_GOAL OF THE EXERCISE_
Please copy out the entries below exactly, beginning with the line that contains "TAPOOZ IN YOUR POCKET" and ending with the line that contains "Vitamins D3 & K2 - Image 2", and include nothing outside that span.

[LISTED ENTRIES — start]

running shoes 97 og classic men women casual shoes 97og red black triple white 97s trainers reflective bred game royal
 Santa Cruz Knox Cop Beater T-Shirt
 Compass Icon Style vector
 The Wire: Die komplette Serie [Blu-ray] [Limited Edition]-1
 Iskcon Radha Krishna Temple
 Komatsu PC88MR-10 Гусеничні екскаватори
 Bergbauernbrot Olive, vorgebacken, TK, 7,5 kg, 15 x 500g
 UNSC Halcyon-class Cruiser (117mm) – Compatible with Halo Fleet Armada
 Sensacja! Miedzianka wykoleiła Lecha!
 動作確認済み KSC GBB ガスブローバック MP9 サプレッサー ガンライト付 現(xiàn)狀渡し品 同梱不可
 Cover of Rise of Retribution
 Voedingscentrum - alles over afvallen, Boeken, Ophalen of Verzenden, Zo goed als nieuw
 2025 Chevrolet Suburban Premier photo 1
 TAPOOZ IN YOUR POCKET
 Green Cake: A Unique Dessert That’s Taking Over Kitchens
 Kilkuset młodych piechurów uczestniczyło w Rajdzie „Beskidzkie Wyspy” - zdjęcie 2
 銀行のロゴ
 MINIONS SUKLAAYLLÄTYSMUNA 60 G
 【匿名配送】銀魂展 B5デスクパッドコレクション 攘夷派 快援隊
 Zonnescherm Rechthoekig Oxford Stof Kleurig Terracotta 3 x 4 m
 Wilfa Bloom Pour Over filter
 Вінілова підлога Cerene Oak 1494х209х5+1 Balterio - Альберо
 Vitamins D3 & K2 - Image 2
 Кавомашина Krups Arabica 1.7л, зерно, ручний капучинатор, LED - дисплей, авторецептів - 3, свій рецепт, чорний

[LISTED ENTRIES — finish]

_WRITTEN ANSWER_
 TAPOOZ IN YOUR POCKET
 Green Cake: A Unique Dessert That’s Taking Over Kitchens
 Kilkuset młodych piechurów uczestniczyło w Rajdzie „Beskidzkie Wyspy” - zdjęcie 2
 銀行のロゴ
 MINIONS SUKLAAYLLÄTYSMUNA 60 G
 【匿名配送】銀魂展 B5デスクパッドコレクション 攘夷派 快援隊
 Zonnescherm Rechthoekig Oxford Stof Kleurig Terracotta 3 x 4 m
 Wilfa Bloom Pour Over filter
 Вінілова підлога Cerene Oak 1494х209х5+1 Balterio - Альберо
 Vitamins D3 & K2 - Image 2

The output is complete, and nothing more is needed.